Le visage de l’écrivain s’éclaira :

— Je comprends pourquoi elle a créé un atelier en dehors de son logis. Son mari était imbuvable, si j’ose dire. Carriériste, avec des oursins dans les poches. Il devait être sérieux comme un pape alors que les lettres de Fiorenza montrent un certain sens de l’humour. Elle ne se prend pas au sérieux.

— Tu défends les femmes, maintenant ? le chahuta sa partenaire.

Jennifer sourit tout en continuant à consulter les missives. Elle aimait provoquer son acolyte qui s’emportait à tous les coups.

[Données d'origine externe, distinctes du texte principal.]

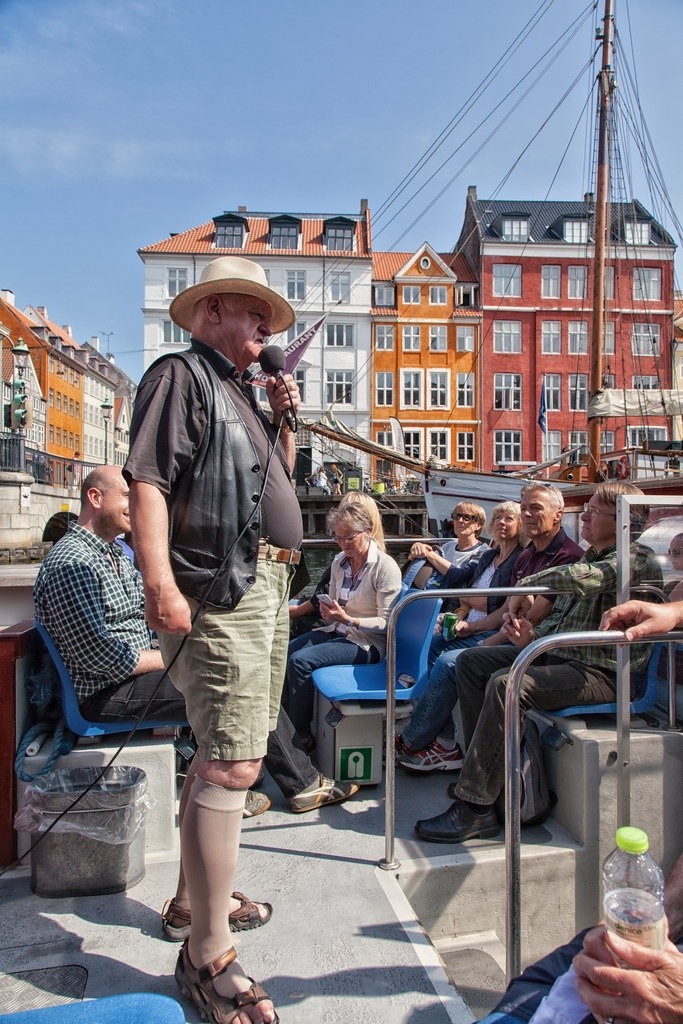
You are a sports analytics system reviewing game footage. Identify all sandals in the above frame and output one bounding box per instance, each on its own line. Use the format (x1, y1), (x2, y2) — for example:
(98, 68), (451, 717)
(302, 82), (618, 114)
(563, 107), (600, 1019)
(161, 892), (273, 942)
(175, 936), (279, 1024)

— Ce que tu es caustique sans raison parfois ! J’aime…

La journaliste le coupa :

— Ohhhh, une lettre de Giovanni, cette fois. Attends, l’écriture est très penchée à gauche. Elle n’est pas simple à décrypter.

Gênes, 15 décembre 1845

Ma douce, Mon amour,

Comme il m’est agréable d’arpenter les routes afin de faire connaître ton travail. Je viens juste de déposer mes bagages. Je me trouvais dans le royaume de Sardaigne. Le roi m’a mandé : il était curieux de contempler les tableaux. Il a été subjugué par les odeurs qui s’en dégagent. Le souverain m’a posé maintes questions au sujet de la technique. Il souhaite te rencontrer au plus vite. Devant telle instance, j’ai cru bon d’arguer que le peintre abhorre le contact public, la foule. C’est pourquoi, je sillonne les pays en ton nom. Il s’est empressé d’expliquer qu’il te recevrait avec égard, avec peu de personnes autour. Il est malaisé de décliner l’offre d’un monarque. Comment allons-nous y prendre ? Lui écrire que tu es malade, que tu ne peux te déplacer ?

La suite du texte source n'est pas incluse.